=== DOCUMENT SECTION ===
------------

Puerto Rico is getting a version of Chapter 9 – but it’s only chapter 1 in the U.S. territory’s rehabilitation. The Senate late on Wednesday passed a bill that provides legal breathing space to restructure $70 billion or so of debt, analogous to the bankruptcy protection process available to U.S. municipalities. The measure is headed to President Barack Obama’s desk. Puerto Rico should get breathing room, but it may need a lot more help to get its economy back on track.
The restructuring authority – granted by Congress in return for federal oversight of its budget and finances – probably won’t stop Puerto Rico defaulting on $1.9 billion of debt payments due on July 1. But it will shelter the island from a barrage of lawsuits and ensure it can provide basic government services while it negotiates with creditors.
U.S. lawmakers may be called upon again. For one thing, Puerto Rico is facing a worsening healthcare crisis. The territory receives far less federal funding for Medicare, Medicaid, and other health programs than U.S. states. Along with a decade-long recession, that has left the healthcare system ill-equipped to provide basic care, much less deal with an outbreak of Zika virus that’s sweeping the island. Without more funding, there’s a risk that the exodus of Puerto Ricans to the U.S. mainland will continue, perpetuating the island’s economic downward spiral.

------------

=== PROVIDED MATERIAL ===
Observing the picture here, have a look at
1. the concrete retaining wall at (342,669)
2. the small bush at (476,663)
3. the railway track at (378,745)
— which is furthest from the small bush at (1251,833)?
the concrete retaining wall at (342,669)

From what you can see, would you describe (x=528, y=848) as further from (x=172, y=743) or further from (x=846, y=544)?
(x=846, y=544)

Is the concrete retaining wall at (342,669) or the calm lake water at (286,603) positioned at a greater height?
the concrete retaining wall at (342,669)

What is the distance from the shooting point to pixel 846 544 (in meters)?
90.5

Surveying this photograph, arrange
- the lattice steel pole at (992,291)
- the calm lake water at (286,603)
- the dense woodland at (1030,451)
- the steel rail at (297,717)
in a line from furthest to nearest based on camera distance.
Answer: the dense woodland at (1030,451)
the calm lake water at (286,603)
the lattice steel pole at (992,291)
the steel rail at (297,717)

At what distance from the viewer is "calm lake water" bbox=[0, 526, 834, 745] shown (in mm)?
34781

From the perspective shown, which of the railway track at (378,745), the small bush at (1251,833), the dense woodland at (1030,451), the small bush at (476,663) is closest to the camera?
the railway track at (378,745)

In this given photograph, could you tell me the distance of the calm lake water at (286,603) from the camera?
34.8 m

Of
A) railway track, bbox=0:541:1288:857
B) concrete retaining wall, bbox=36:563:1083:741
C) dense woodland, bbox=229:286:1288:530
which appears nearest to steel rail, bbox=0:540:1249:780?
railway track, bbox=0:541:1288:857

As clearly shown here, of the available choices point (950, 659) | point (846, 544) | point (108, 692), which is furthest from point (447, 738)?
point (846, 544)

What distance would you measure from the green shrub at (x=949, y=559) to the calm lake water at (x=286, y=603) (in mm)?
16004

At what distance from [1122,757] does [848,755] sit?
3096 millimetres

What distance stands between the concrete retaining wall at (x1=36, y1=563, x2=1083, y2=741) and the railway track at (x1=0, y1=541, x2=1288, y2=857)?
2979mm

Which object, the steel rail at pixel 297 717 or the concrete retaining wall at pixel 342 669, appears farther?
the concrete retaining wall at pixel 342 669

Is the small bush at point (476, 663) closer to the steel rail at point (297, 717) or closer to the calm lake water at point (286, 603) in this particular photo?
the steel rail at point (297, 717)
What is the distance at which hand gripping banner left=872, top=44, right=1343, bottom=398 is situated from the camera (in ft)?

------------

=== REQUIREMENT ===
Answer these from the article on Puerto Rico's debt above:
(a) Roughly how much debt does the Senate bill let Puerto Rico restructure?
(b) How much in debt payments is due on July 1?
(c) Which virus outbreak does the text say is sweeping the island?

=== YOUR RESPONSE ===
(a) About $70 billion.
(b) $1.9 billion.
(c) Zika virus.